SECTION 40-630 Landcare operations 40-630(1)
You can deduct capital expenditure you incur at a time in an income year on a * landcare operation for:
(a) land in Australia you use at the time for carrying on a * primary production business; or
(b) rural land in Australia you use at the time for carrying on a * business for a * taxable purpose from the use of that land (except a business of * mining and quarrying operations).
Note:
If Division 250 applies to you and an asset that is land:
40-630(1A)
A * rural land irrigation water provider can deduct capital expenditure it incurs at a time in an income year on a * landcare operation for:
(a) land in Australia that other entities use at the time for carrying on * primary production businesses; or
(b) rural land in Australia that other entities use at the time for carrying on * businesses for a * taxable purpose from the use of that land (except a business of * mining and quarrying operations);
being entities supplied with water by the rural land irrigation water provider.
40-630(1B)
A rural land irrigation water provider is:
(a) an * irrigation water provider; or
(b) an entity whose * business is primarily and principally the supply (otherwise than by using a * motor vehicle) of water to entities for use in carrying on * businesses (except businesses of * mining and quarrying operations) using rural land in Australia.
Exception: plant
40-630(2)
However, you cannot deduct an amount under this Subdivision for capital expenditure on * plant, except:
(a) a fence erected for a purpose described in paragraph 40-635(1)(a) or (b); or
(b) a dam or structural improvement (except a fence) covered by paragraph (1)(c), (d), (e) or (f) of the definition of plant in section 45-40 .
40-630(2A)
In applying paragraph (2)(b) to capital expenditure incurred by a * rural land irrigation water provider on a dam or structural improvement, the requirement in paragraph 45-40(1) (c) that the land on which the dam or structural improvement is situated be used for agricultural or pastoral operations is to be disregarded.

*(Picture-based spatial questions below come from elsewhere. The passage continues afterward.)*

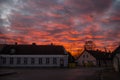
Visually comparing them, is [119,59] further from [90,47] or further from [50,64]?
[90,47]

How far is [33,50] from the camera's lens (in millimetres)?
66250

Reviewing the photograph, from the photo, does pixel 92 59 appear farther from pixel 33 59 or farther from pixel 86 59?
pixel 33 59

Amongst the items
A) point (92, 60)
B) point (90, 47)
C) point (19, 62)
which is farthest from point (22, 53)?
point (90, 47)

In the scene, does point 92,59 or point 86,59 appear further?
point 86,59

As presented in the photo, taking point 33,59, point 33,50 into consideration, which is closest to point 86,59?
point 33,50

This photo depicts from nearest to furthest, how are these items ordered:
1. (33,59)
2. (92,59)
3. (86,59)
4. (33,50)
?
(33,59) → (33,50) → (92,59) → (86,59)

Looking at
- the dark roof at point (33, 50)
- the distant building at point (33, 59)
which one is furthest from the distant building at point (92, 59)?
the distant building at point (33, 59)

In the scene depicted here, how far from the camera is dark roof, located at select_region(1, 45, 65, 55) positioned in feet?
213

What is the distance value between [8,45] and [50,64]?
A: 15865 mm

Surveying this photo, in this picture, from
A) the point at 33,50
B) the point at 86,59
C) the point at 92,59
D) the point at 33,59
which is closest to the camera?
the point at 33,59

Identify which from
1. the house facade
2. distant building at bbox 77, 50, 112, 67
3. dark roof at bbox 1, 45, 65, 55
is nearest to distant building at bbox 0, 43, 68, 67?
dark roof at bbox 1, 45, 65, 55

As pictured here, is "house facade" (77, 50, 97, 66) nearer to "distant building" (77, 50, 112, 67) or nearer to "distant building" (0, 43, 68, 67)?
"distant building" (77, 50, 112, 67)

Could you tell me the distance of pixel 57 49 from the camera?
66.6 meters

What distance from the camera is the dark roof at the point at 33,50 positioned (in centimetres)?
6481
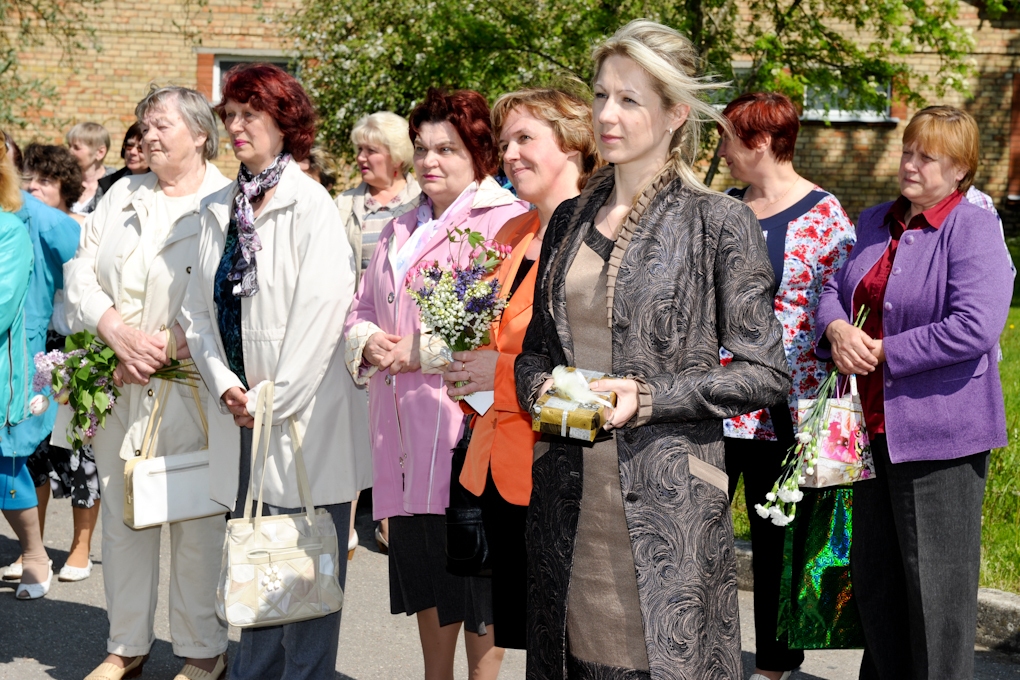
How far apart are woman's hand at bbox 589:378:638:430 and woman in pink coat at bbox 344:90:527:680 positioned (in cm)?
132

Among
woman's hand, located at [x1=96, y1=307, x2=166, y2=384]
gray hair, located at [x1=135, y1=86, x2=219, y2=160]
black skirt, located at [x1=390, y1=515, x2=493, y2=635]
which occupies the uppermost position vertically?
gray hair, located at [x1=135, y1=86, x2=219, y2=160]

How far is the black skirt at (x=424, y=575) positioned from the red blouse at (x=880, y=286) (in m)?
1.50

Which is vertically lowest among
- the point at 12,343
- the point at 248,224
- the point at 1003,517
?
the point at 1003,517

Exception: deduction available under Subdivision 40-F
40-630(2B)
A * rural land irrigation water provider cannot deduct an amount under this Subdivision for capital expenditure if the entity can deduct an amount for that expenditure under Subdivision 40-F .
Exception: deduction available under Subdivision 40-J
40-630(2C)
You cannot deduct an amount under this Subdivision for capital expenditure if any entity can deduct an amount for that expenditure for any income year under Subdivision 40-J .
Reduction of deduction
40-630(3)
You must reduce your deduction by a reasonable amount to reflect your use of the land in the income year after the time when you incurred the expenditure for a purpose other than the purpose of carrying on:
(a) a * primary production business; or
(b) a * business for the * purpose of producing assessable income from the use of rural land (except a business of * mining and quarrying operations).
40-630(4)
Subsection (3) does not apply to expenditure incurred by a * rural land irrigation water provider. Instead, a rural land irrigation water provider must reduce its deduction in relation to particular land by a reasonable amount to reflect an entity ' s use of the land in the income year after the rural land irrigation water provider incurred the expenditure for a purpose other than a * taxable purpose.